Ces postures restent toutefois préoccupantes – elles le sont car elles limitent le débat, entravent les avancées permises par les approches collectives et suggèrent, paradoxalement, qu’il est imprudent d’adresser publiquement des risques de durabilité qui se matérialisent un peu plus chaque jour. En effet, le désengagement intervient à un moment extrêmement sensible où des scientifiques montrent que notre capacité à maintenir le réchauffement sous les 1.5°C devient caduque. De plus, dans son dernier rapport sur les principaux risques globaux, le World Economic Forum souligne que la polarisation de la société, qui affecte sa stabilité, représente l’un des risques majeurs sur le court terme. Sur le long terme, ce même rapport indique que les 4 risques les plus matériels sont des risques climatiques (évènement climatique extrême, perte de biodiversité et effondrement des écosystèmes, changement critique de l’écosystème terrestre, pénurie de ressources naturelles). De plus, répondre à la matérialisation de ces risques climatiques sera de plus en plus compliqué car la probabilité de leur occurrence ne peut plus s’appréhender sur la seule base de leur matérialisation historique. 

Être à la hauteur de ces enjeux nécessite que les acteurs économiques soient préparés au mieux. Si l’engagement public ne garantit pas l’atteinte des objectifs annoncés, il donne certainement l’opportunité aux différentes parties prenantes de débattre de la robustesse des mesures proposées. Il crée également un effet d’entraînement sur les marchés et accompagne tous les acteurs, quel que soit leur niveau de ressources. Nous noterons d’ailleurs que cinq banques nord-américaines de taille plus réduite ont, pour le moment, pris la décision de rester membres de l’initiative NZBA et de ne pas suivre le départ de leurs compatriotes.

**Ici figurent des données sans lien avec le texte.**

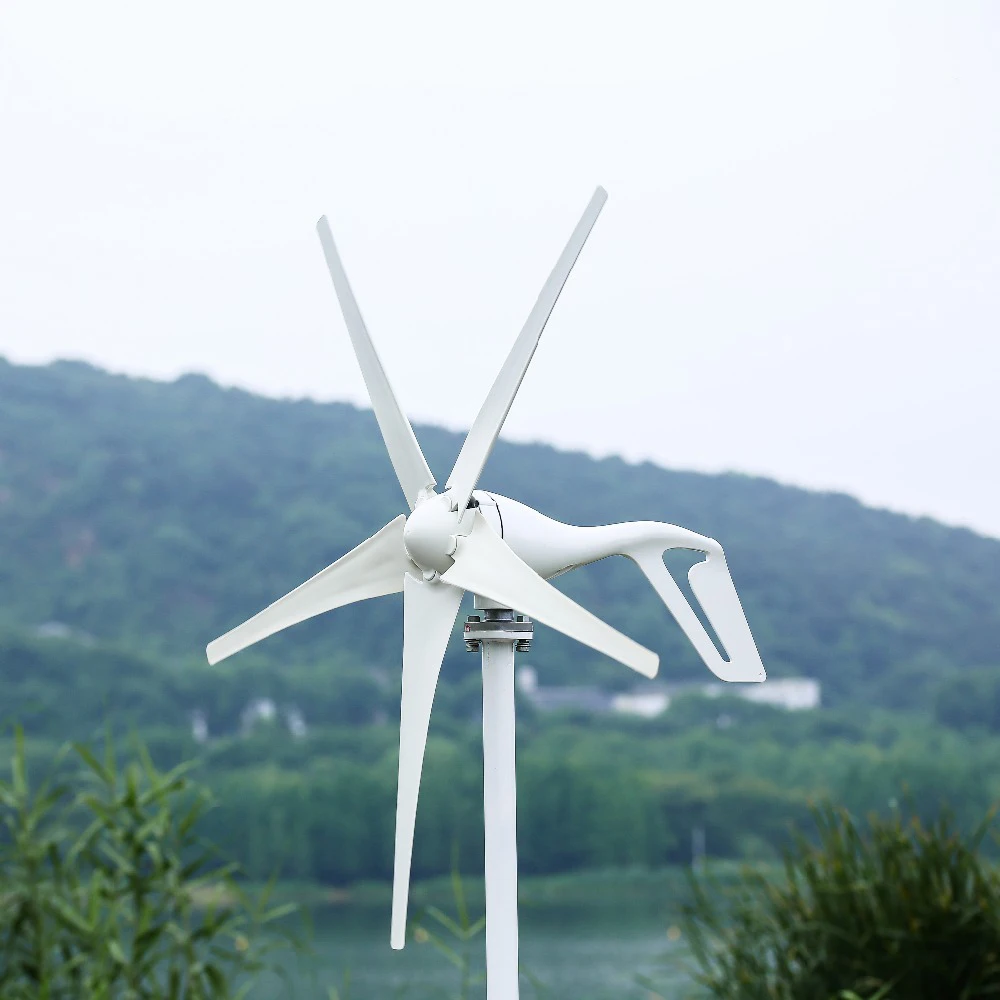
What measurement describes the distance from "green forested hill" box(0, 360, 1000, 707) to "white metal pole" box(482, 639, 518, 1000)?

Alors que la plupart des grandes banques membres (ou ex-membres) de l’alliance bancaire ont encore, selon un rapport récent de la Transition Pathway Initiative (TPI), un long chemin à parcourir dans leur transition bas carbone, nous soulignons que le travail de l’alliance permet une prise de conscience collective relative à certains efforts restant à accomplir. La publication de nouvelles lignes directrices de la NZBA en mars 2024 soulignait, par exemple, la nécessité de traiter d’un sujet majeur – l’intégration des émissions facilitées (émissions liées aux activités de conseil sur les marchés de capitaux) aux objectifs de décarbonation des banques. En se désengageant, la redevabilité des banques vis à vis de ces initiatives disparaît. Etant donné les urgences mentionnées ci-dessus, nous pouvons bien entendu espérer que les acteurs économiques maintiendront leurs engagements environnementaux et sociaux. Néanmoins, nous pouvons raisonnablement nous demander quelles seraient leurs motivations dans ce contexte politique incertain. Les attentes des investisseurs peuvent bien entendu constituer un levier majeur d’influence poussant les différentes parties prenantes à maintenir le cap – certains d’entre eux se sont déjà exprimés publiquement sur l’importance de préserver un engagement climatique fort soutenu par une législation robuste.